Any way you decide, you must remember: if you change the parser, the parse tree of the soup changes. This means you must revisit and perhaps change your code.

Parse Only What’s Needed

Even with an optimized parser, creating the document model of the HTML text takes time. The bigger the page, the more slowly this model is created.

One option to tune the performance a bit is to tell Beautiful Soup which part of the whole page you will need, and it will create the object model from the relevant part. To do this, you can use a SoupStrainer object.

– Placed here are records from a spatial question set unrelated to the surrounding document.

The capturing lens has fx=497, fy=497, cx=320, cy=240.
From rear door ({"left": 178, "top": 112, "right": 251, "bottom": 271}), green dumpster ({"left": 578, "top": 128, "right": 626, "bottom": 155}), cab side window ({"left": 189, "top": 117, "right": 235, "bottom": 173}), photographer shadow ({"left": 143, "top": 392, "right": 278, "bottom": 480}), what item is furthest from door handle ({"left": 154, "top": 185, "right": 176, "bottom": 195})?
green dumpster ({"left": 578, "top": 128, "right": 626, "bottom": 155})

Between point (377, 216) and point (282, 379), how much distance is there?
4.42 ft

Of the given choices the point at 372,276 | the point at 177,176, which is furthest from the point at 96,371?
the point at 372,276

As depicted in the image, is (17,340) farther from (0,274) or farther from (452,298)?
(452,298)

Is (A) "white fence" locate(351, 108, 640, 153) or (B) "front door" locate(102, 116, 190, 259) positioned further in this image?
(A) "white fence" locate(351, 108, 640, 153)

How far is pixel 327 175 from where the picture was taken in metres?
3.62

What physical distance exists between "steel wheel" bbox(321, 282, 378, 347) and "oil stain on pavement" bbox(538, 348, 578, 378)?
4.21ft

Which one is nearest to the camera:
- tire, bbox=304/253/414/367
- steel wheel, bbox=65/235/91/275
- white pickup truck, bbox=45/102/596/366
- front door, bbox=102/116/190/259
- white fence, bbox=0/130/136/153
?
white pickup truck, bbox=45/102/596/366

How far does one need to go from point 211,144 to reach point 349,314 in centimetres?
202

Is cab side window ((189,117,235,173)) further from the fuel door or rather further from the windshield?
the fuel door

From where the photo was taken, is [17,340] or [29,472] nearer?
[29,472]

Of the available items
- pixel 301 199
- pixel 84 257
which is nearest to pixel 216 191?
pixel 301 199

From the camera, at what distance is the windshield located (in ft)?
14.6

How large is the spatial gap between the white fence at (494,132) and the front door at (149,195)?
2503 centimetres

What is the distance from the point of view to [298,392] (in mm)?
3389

A SoupStrainer tells Beautiful Soup what parts extract, and the parse tree will consist only of these elements. This speeds up the process a bit, if you can narrow down the required information to a smaller portion of the HTML.
strainer = SoupStrainer(name='ul', attrs={'class': 'productLister gridView'})
soup = BeautifulSoup(content, 'html.parser', parse_only=strainer)

The preceding code creates a simple SoupStrainer that limits the parse tree to unordered lists having a class attribute 'productLister gridView'— which helps to reduce the site to the required partsand it uses this strainer to create the soup.

Because you already have a working scraper, you can replace the soup calls using a strainer to speed up things.

The following piece of information is hard to find on the Internet: you can use multiple attributes in the strainer to parse the website. For example, if you extract the links to product pages , you have three options based on the level of the current department link:
  • The link leads to product pages.

  • The link leads to a first-level sublist.

  • The link leads from a first-level sublist to a second-level sublist.

In this case, you have three different classes but want to create the soup if any of them is present. You can do something like this:
BeautifulSoup(content, 'html.parser', name="ul",
                attrs={'class': ['productLister gridView', 'categories shelf', 'categories aisles']})

Here, you have listed all three versions of the lists that can happen, and the soup contains all the relevant information.

A (flawed) benchmark using a hard cache:12 my script gained 100% speedup (from 158.907 seconds to 79.109 seconds) using strainers.

Saving While Working

If your application encounters an exception while running, the current version breaks on the spot and all your gathered information is lost.

One approach is to use DFS. With this approach, you go straight down the target graph and extract the products in the shortest way. Moreover, when you encounter a product, you save it to your target medium (CSV, JSON, relational, or NoSQL database).

Another approach keeps the BFS and applies saving the products as they are extracted. This is the same approach as using the DFS algorithm. The only difference is when you reach the products.

Both approaches need a mechanism to restart work, or at least save some time with skipping already written products. For this, you create a function that loads the contents of the target file, stores the extracted URLs in memory, and skips the download of already extracted products.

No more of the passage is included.